◆ **GIVEN DATA**:
____
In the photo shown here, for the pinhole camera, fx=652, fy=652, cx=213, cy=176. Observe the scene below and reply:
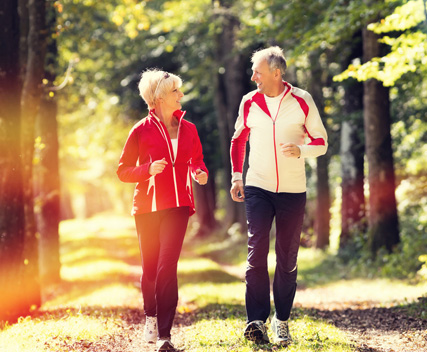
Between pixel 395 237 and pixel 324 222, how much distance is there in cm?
495

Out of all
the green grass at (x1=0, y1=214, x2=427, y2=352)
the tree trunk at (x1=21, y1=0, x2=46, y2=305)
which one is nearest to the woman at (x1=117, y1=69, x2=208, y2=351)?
the green grass at (x1=0, y1=214, x2=427, y2=352)

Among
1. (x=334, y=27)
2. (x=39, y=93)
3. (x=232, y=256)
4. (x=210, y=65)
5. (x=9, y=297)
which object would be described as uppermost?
(x=210, y=65)

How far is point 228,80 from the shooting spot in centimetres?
2223

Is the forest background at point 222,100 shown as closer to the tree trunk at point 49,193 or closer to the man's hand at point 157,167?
the tree trunk at point 49,193

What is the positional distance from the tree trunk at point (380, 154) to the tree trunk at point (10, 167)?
25.2 ft

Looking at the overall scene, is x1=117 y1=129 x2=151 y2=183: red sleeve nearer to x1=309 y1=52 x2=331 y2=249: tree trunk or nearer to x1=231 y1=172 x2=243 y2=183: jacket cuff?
x1=231 y1=172 x2=243 y2=183: jacket cuff

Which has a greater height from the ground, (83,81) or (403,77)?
(83,81)

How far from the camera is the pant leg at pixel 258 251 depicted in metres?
5.95

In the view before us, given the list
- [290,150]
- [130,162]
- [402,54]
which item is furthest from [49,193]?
[290,150]

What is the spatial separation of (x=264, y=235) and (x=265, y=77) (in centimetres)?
144

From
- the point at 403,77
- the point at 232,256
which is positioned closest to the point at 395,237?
the point at 403,77

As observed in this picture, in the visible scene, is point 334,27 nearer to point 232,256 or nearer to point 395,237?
point 395,237

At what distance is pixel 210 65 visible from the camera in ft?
78.8

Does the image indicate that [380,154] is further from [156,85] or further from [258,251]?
[156,85]
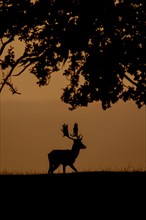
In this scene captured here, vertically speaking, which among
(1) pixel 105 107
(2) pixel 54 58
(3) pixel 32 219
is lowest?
(3) pixel 32 219

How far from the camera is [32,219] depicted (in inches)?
559

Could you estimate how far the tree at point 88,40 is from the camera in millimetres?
25072

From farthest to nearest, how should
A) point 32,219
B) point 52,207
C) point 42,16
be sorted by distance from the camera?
point 42,16
point 52,207
point 32,219

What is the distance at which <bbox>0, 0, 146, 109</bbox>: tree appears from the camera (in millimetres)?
25072

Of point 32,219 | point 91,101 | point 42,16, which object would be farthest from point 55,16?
point 32,219

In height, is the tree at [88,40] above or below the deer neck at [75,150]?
above

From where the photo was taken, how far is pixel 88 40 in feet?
83.5

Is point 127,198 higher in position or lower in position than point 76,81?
lower

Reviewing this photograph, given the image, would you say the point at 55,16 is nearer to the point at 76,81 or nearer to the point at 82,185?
the point at 76,81

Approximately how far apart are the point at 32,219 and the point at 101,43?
1278cm

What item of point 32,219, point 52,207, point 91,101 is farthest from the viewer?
point 91,101

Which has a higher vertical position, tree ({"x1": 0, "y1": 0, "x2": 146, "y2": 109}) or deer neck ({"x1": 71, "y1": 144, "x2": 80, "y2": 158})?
tree ({"x1": 0, "y1": 0, "x2": 146, "y2": 109})

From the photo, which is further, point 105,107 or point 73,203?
point 105,107

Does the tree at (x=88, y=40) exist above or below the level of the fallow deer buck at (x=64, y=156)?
above
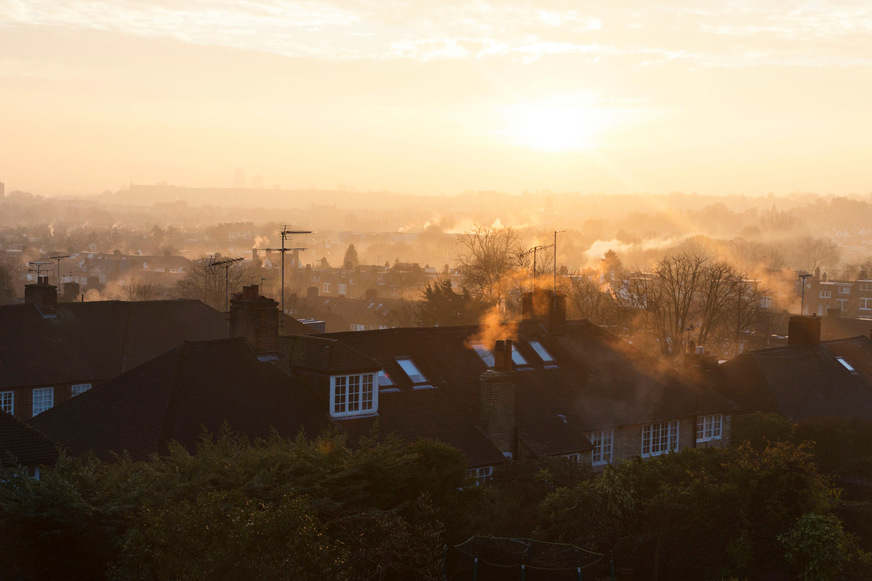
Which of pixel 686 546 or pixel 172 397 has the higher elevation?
pixel 172 397

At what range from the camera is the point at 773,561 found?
18.1m

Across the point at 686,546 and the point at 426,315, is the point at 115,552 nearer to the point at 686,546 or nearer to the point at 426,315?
the point at 686,546

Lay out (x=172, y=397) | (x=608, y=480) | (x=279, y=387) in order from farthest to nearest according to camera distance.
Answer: (x=279, y=387) → (x=172, y=397) → (x=608, y=480)

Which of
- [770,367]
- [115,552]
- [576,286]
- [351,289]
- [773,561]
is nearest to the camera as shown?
[115,552]

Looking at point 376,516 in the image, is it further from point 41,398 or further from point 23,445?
point 41,398

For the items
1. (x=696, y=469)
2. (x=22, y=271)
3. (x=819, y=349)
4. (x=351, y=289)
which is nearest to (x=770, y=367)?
(x=819, y=349)

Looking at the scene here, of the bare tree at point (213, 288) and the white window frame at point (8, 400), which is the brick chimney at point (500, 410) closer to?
the white window frame at point (8, 400)

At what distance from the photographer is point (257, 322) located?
2703cm

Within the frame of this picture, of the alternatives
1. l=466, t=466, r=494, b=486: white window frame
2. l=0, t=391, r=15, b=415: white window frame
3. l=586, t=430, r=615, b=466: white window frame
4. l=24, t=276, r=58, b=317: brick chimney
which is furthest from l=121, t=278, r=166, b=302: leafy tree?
l=466, t=466, r=494, b=486: white window frame

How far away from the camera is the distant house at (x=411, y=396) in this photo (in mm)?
24516

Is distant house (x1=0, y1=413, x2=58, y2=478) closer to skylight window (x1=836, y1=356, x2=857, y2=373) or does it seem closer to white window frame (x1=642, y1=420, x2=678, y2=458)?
white window frame (x1=642, y1=420, x2=678, y2=458)

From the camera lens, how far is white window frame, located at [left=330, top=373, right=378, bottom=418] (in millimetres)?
25722

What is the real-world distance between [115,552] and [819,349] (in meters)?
34.7

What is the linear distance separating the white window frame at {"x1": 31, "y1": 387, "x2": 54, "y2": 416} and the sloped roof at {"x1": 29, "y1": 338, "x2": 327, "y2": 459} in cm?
1159
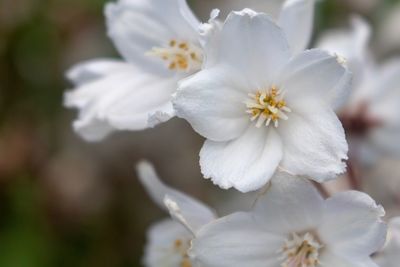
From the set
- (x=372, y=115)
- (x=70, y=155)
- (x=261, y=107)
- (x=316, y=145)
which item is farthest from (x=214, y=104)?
(x=70, y=155)

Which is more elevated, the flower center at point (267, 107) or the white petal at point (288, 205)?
the flower center at point (267, 107)

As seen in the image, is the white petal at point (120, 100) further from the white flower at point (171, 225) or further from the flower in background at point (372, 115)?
the flower in background at point (372, 115)

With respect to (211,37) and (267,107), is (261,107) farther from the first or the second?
(211,37)

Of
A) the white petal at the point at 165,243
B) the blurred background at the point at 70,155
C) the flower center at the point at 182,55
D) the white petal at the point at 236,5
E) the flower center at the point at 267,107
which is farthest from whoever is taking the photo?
the white petal at the point at 236,5

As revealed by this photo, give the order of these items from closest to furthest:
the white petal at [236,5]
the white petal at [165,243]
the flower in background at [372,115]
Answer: the white petal at [165,243] → the flower in background at [372,115] → the white petal at [236,5]

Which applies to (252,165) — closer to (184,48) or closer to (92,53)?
(184,48)

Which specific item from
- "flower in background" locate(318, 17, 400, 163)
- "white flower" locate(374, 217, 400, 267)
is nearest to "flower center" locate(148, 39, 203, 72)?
"white flower" locate(374, 217, 400, 267)

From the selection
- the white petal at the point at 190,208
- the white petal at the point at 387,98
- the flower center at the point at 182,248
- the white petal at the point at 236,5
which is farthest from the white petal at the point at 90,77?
the white petal at the point at 236,5

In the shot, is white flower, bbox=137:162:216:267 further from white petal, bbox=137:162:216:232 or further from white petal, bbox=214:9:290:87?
white petal, bbox=214:9:290:87
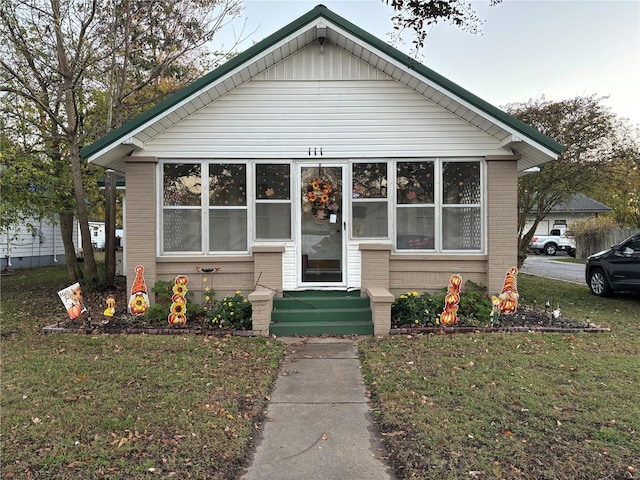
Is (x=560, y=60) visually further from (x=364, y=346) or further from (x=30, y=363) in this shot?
(x=30, y=363)

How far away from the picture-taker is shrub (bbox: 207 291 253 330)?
7.04m

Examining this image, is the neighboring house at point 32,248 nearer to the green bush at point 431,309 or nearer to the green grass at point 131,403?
the green grass at point 131,403

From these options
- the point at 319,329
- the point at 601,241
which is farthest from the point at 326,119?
the point at 601,241

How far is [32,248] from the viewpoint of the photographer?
20.3 m

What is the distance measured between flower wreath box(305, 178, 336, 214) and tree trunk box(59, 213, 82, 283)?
787 cm

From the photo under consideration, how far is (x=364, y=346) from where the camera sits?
6.20m

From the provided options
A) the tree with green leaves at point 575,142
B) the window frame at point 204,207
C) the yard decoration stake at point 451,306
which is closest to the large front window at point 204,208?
the window frame at point 204,207

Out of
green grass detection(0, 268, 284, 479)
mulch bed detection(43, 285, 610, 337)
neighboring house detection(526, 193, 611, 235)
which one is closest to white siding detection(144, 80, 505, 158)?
mulch bed detection(43, 285, 610, 337)

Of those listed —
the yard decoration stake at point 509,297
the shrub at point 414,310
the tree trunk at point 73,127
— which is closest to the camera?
the shrub at point 414,310

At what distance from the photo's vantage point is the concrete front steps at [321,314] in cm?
699

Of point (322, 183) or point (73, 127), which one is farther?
point (73, 127)

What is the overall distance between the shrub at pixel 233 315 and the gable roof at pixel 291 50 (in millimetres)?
3225

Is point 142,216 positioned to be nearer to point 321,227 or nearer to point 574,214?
point 321,227

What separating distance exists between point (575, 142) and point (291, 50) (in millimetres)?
____
◆ **AIM**:
Gather every line of the records above that contains the string "background", matching case exactly.

◆ **CORRECT OUTPUT**:
Is the forest background at point 222,100 shown as closer to the tree trunk at point 49,193 or closer to the man's hand at point 157,167?
As seen in the image, is the white petal at point (120, 100) further from the white flower at point (171, 225) or further from the flower in background at point (372, 115)?
the flower in background at point (372, 115)
B) the blurred background at the point at 70,155
the flower in background at [372,115]
Answer: the white petal at [165,243] → the flower in background at [372,115] → the white petal at [236,5]
- "flower in background" locate(318, 17, 400, 163)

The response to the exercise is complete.